PROVIDED TEXT ::
[Start of section]
A rare 1790 Dublin edition of the 18th century travel book sensation Travels to Discover the Source of The Nile by Scottish writer James Bruce – famously described by a reviewer as “the truth, the whole truth, and nothing but the truth” – is €1,750.

Among numerous Irish travel books is The Stranger in Ireland; or, A Tour in the Southern and Western parts of that country in the year 1805 by John Carr (€1,250); and A Little Bit of Ireland by Louise McKay published in London in 1927 (€125).

Irish country house collections

Collectors interested in researching the amazing libraries that once graced Irish country houses will find a selection of old auction catalogues including Christie’s: Sale of Library of Books, Adare Manor on 10 June, 1982 (€150).

A real curiosity is an undated Provincial Bank of Ireland Limited – Rules for Officers. No. 200. Private and confidential which reminds staff that “officers with salaries below £150 per annum are not permitted to marry” and that bankers are “not permitted to overdraw their accounts without permission of the Directors” (€195).

A first edition of Red Hanrahan and The Secret Rose by WB Yeats (pictured), published in London by Macmillan in 1927, may also appeal to art collectors as it’s illustrated by Norah McGuinness (€325).

For full catalogue see

De Búrca Rare Books, Dublin

The autumn catalogue from De Búrca Rare Books in Blackrock, Co Dublin includes some 350 books, manuscripts, cartoons and photographs. Highlights include an “exceedingly rare book” – a 17th Italian publication of “all that was factually known about St Patrick” – described as “the Moses of Ireland”.
[End of section]
DATASET EXCERPT ::
[Start of section]
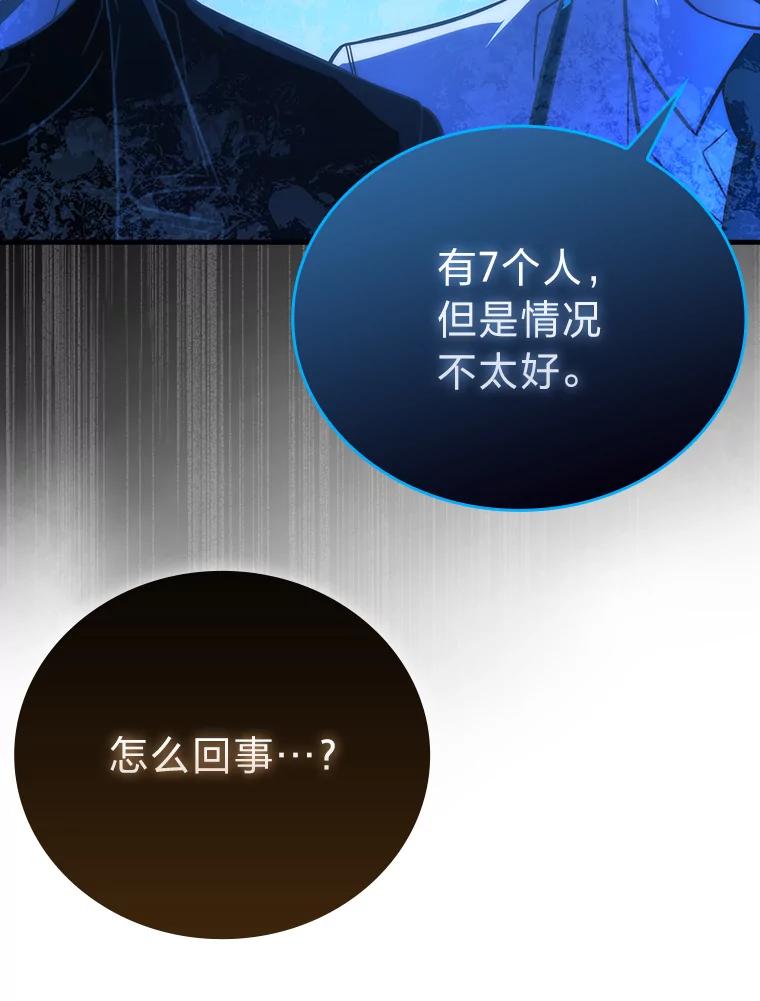 《勇士非也，魔王是也》56.林中巨兽来登场 第124页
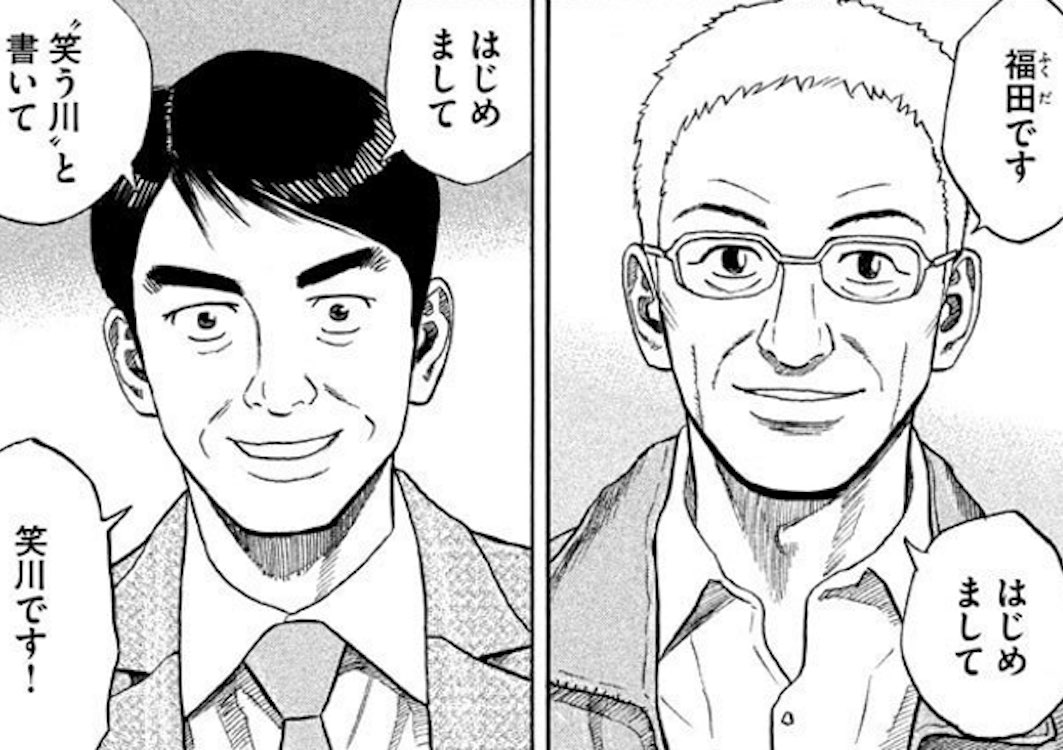 宇宙兄弟 40巻発売中 キャラクター紹介追加 笑川 堅太郎 宇宙兄弟公式サイトのキャラクター紹介ページに 笑川のプロフィールが追加されました 日本初の民間有人飛行を実現すべく邁進する笑川 彼の横顔をご覧ください T Co Zmqh9hrcps 宇宙兄弟 40巻発売中 キャラクター紹介追加 笑川 堅太郎 宇宙兄弟公式サイトのキャラクター紹介ページに 笑川のプロフィールが追加されました 日本初の民間有人飛行を実現すべく邁進する笑川 彼の横顔をご覧ください T Co Zmqh9hrcps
[End of section]
REQUIRED ACTIONS ::
**A)** In the rare books text:
(i) What is the price of the 1790 Dublin edition of Travels to Discover the Source of The Nile?
(ii) Who illustrated the first edition of Red Hanrahan and The Secret Rose?
(iii) Roughly how many items does the autumn catalogue from De Búrca Rare Books include?
**B)** How would you render this sentence from the rare books text in French: "A first edition of Red Hanrahan and The Secret Rose by WB Yeats (pictured), published in London by Macmillan in 1927, may also appeal to art collectors as it's illustrated by Norah McGuinness (€325)."
**C)** Quote the stretch of the rare books text from "Irish country house collections" through "Norah McGuinness (€325).".

OUTPUTS BY TASK ::
**A)**
(i) €1,750
(ii) Norah McGuinness
(iii) Some 350 books, manuscripts, cartoons and photographs

**B)** Une première édition de Red Hanrahan and The Secret Rose de WB Yeats (en photo), publiée à Londres par Macmillan en 1927, pourrait aussi intéresser les collectionneurs d'art, car elle est illustrée par Norah McGuinness (325 €).

**C)**
Irish country house collections

Collectors interested in researching the amazing libraries that once graced Irish country houses will find a selection of old auction catalogues including Christie’s: Sale of Library of Books, Adare Manor on 10 June, 1982 (€150).

A real curiosity is an undated Provincial Bank of Ireland Limited – Rules for Officers. No. 200. Private and confidential which reminds staff that “officers with salaries below £150 per annum are not permitted to marry” and that bankers are “not permitted to overdraw their accounts without permission of the Directors” (€195).

A first edition of Red Hanrahan and The Secret Rose by WB Yeats (pictured), published in London by Macmillan in 1927, may also appeal to art collectors as it’s illustrated by Norah McGuinness (€325).